The authors analyzed data from studies in which researchers measured glutathione levels in the brains (eight studies) or blood (33 studies) of people with Alzheimer’s disease or mild cognitive impairment and compared those levels to healthy people. They conducted a sub-analysis of the data collected in the brain studies that used an advanced measurement technique called MEGA-PRESS, which may be more accurate than traditional techniques.

They found that when using traditional measurement techniques, researchers did not observe differences in brain glutathione levels among people with Alzheimer’s disease or mild cognitive impairment versus healthy people. However, when researchers used the MEGA-PRESS technique, brain glutathione levels were indeed lower in people with Alzheimer’s disease or mild cognitive impairment. The data also revealed lower blood glutathione levels in both Alzheimer’s disease and mild cognitive impairment, compared to healthy people.

These findings suggest that people with Alzheimer’s disease or mild cognitive impairment have lower levels of glutathione in their brains and blood.
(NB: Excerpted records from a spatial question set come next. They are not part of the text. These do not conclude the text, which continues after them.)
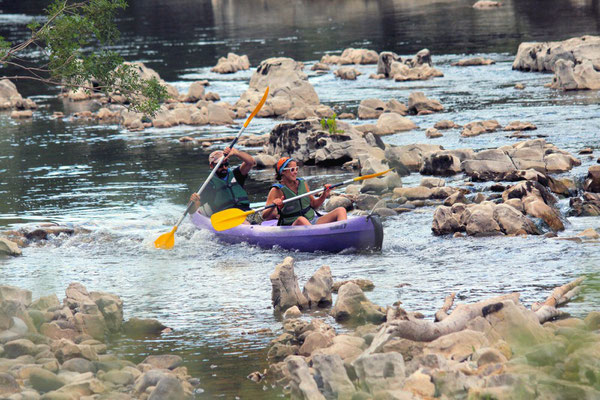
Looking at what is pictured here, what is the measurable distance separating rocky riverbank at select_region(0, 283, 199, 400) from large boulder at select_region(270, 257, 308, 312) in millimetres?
1148

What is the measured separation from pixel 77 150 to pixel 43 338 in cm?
1457

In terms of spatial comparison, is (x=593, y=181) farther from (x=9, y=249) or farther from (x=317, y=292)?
(x=9, y=249)

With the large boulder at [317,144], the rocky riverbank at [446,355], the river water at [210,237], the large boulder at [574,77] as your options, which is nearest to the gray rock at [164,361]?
the river water at [210,237]

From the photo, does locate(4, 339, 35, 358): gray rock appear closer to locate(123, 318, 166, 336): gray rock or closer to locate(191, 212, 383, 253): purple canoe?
locate(123, 318, 166, 336): gray rock

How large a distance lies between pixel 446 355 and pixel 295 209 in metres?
5.81

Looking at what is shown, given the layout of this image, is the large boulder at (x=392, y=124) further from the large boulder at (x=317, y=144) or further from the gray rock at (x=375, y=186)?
the gray rock at (x=375, y=186)

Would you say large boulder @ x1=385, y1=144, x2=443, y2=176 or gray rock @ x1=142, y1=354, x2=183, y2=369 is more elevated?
gray rock @ x1=142, y1=354, x2=183, y2=369

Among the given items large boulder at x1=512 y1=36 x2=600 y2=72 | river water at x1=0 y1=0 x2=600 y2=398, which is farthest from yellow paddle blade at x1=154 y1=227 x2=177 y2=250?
large boulder at x1=512 y1=36 x2=600 y2=72

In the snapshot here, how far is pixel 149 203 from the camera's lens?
52.9 feet

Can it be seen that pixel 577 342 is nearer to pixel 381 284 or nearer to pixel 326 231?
pixel 381 284

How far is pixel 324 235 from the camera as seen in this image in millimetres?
11984

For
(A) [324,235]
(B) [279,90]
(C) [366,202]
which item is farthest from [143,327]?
(B) [279,90]

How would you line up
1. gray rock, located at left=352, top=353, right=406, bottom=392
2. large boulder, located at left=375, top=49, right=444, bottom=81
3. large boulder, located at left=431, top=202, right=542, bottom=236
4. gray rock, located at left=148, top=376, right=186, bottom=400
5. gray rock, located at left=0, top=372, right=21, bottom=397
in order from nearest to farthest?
gray rock, located at left=352, top=353, right=406, bottom=392
gray rock, located at left=148, top=376, right=186, bottom=400
gray rock, located at left=0, top=372, right=21, bottom=397
large boulder, located at left=431, top=202, right=542, bottom=236
large boulder, located at left=375, top=49, right=444, bottom=81

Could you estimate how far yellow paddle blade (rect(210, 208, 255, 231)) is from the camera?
42.3ft
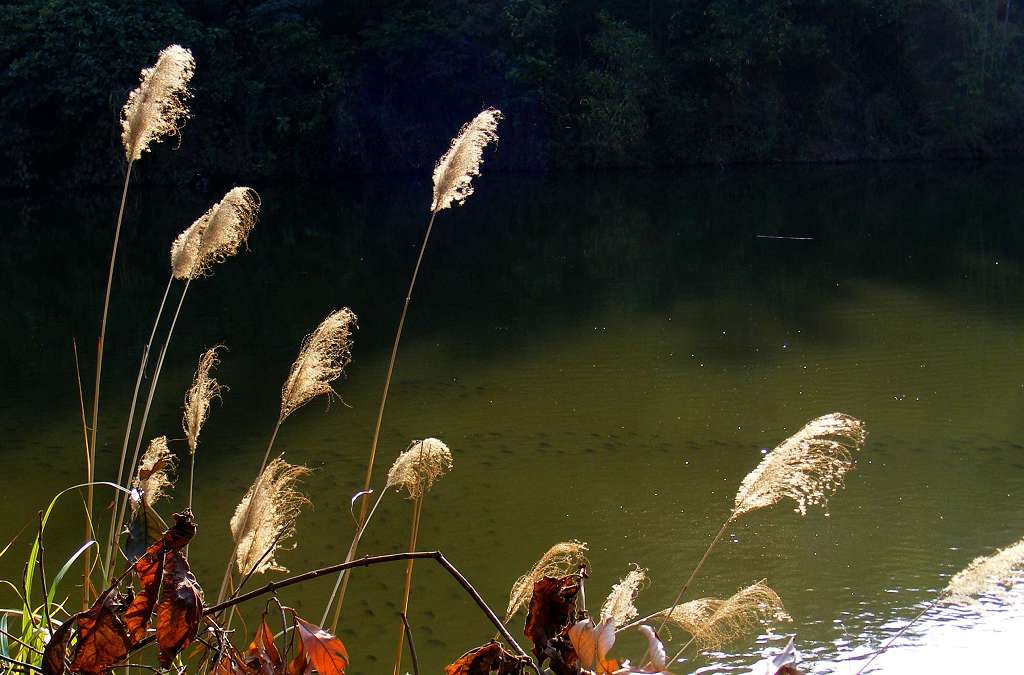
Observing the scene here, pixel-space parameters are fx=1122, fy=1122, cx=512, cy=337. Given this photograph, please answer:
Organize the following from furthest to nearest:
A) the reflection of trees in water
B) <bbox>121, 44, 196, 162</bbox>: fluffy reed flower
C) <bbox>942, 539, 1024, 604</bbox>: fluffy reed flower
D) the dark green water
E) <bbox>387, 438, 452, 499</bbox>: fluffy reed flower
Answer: the reflection of trees in water, the dark green water, <bbox>121, 44, 196, 162</bbox>: fluffy reed flower, <bbox>387, 438, 452, 499</bbox>: fluffy reed flower, <bbox>942, 539, 1024, 604</bbox>: fluffy reed flower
Interestingly, some dietary compounds or lifestyle behaviors may increase endogenous glutathione production. For example, evidence suggests that sulforaphane, a bioactive compound derived from broccoli and broccoli sprouts, increases glutathione in the brain. In addition, sauna use, which induces mild hyperthermia, increases the production of heat shock proteins, which are involved in glutathione maintenance and activity.